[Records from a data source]
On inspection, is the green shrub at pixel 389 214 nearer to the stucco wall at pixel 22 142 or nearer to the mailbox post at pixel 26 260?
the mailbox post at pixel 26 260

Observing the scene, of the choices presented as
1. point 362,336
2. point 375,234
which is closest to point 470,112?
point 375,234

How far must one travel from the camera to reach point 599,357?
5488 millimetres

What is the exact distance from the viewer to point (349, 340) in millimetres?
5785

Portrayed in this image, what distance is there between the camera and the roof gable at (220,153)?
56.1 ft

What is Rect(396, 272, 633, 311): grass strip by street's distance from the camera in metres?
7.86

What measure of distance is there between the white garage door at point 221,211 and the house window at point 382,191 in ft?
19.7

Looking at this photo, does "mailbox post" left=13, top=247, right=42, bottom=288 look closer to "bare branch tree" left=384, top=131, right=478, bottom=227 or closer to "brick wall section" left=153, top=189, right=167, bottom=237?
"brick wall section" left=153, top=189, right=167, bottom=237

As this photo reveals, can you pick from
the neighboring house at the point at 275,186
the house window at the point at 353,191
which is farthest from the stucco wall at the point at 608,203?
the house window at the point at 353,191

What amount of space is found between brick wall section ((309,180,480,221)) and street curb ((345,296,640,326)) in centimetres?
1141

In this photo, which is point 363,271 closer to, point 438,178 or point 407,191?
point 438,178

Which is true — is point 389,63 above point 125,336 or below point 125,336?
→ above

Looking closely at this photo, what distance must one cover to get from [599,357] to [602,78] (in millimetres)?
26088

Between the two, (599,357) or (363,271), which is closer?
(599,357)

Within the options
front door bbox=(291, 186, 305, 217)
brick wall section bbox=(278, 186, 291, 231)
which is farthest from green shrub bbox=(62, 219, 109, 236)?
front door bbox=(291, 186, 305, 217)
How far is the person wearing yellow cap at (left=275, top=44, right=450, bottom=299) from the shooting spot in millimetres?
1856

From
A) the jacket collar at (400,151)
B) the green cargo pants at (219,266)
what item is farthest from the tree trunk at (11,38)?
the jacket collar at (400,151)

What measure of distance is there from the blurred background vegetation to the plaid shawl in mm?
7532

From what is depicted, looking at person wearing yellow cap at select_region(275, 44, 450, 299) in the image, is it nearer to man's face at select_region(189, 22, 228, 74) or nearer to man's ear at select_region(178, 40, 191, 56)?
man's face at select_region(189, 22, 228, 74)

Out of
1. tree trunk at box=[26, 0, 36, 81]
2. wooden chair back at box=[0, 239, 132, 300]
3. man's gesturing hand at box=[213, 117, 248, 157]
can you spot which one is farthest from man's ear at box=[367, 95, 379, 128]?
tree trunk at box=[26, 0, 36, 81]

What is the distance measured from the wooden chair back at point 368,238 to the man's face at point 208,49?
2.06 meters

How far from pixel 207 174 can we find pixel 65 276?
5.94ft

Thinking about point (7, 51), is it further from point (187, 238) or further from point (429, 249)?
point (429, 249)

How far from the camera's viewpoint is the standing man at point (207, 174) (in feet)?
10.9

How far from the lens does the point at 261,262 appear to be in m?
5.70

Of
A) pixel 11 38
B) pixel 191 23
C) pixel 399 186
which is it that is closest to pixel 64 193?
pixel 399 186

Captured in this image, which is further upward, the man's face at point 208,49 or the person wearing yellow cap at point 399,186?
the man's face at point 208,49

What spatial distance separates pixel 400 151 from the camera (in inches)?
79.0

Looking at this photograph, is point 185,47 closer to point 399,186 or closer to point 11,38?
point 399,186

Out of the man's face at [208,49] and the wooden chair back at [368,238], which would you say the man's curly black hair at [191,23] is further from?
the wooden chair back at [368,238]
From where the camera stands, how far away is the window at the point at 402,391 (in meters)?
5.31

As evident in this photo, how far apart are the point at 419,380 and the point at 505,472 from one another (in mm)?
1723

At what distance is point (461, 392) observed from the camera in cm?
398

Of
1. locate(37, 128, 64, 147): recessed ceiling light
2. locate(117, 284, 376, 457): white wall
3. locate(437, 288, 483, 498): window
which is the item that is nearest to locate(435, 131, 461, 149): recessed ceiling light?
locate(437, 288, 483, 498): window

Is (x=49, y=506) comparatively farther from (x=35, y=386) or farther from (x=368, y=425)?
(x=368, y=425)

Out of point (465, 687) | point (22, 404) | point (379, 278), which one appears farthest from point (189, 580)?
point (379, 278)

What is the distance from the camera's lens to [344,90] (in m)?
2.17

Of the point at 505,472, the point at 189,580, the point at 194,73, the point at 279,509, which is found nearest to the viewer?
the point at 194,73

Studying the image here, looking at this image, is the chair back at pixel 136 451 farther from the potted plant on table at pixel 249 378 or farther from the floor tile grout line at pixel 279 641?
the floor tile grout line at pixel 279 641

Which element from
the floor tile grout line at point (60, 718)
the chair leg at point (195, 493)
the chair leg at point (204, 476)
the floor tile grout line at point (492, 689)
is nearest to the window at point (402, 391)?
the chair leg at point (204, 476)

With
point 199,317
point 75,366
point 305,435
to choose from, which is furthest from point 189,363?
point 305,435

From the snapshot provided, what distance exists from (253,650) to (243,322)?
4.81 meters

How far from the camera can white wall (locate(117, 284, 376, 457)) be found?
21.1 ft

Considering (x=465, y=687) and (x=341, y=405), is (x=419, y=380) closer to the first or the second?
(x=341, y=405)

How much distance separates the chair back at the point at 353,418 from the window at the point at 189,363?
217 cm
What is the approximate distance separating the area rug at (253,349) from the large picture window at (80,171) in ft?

§ **WHAT TO PRODUCE**
Copy out verbatim the lines of the material from the line containing "How much distance" through the final line of the material, inclusive.

§ **ANSWER BELOW**
How much distance separates the chair back at the point at 353,418 from the window at the point at 189,363?
217 cm
What is the approximate distance separating the area rug at (253,349) from the large picture window at (80,171) in ft?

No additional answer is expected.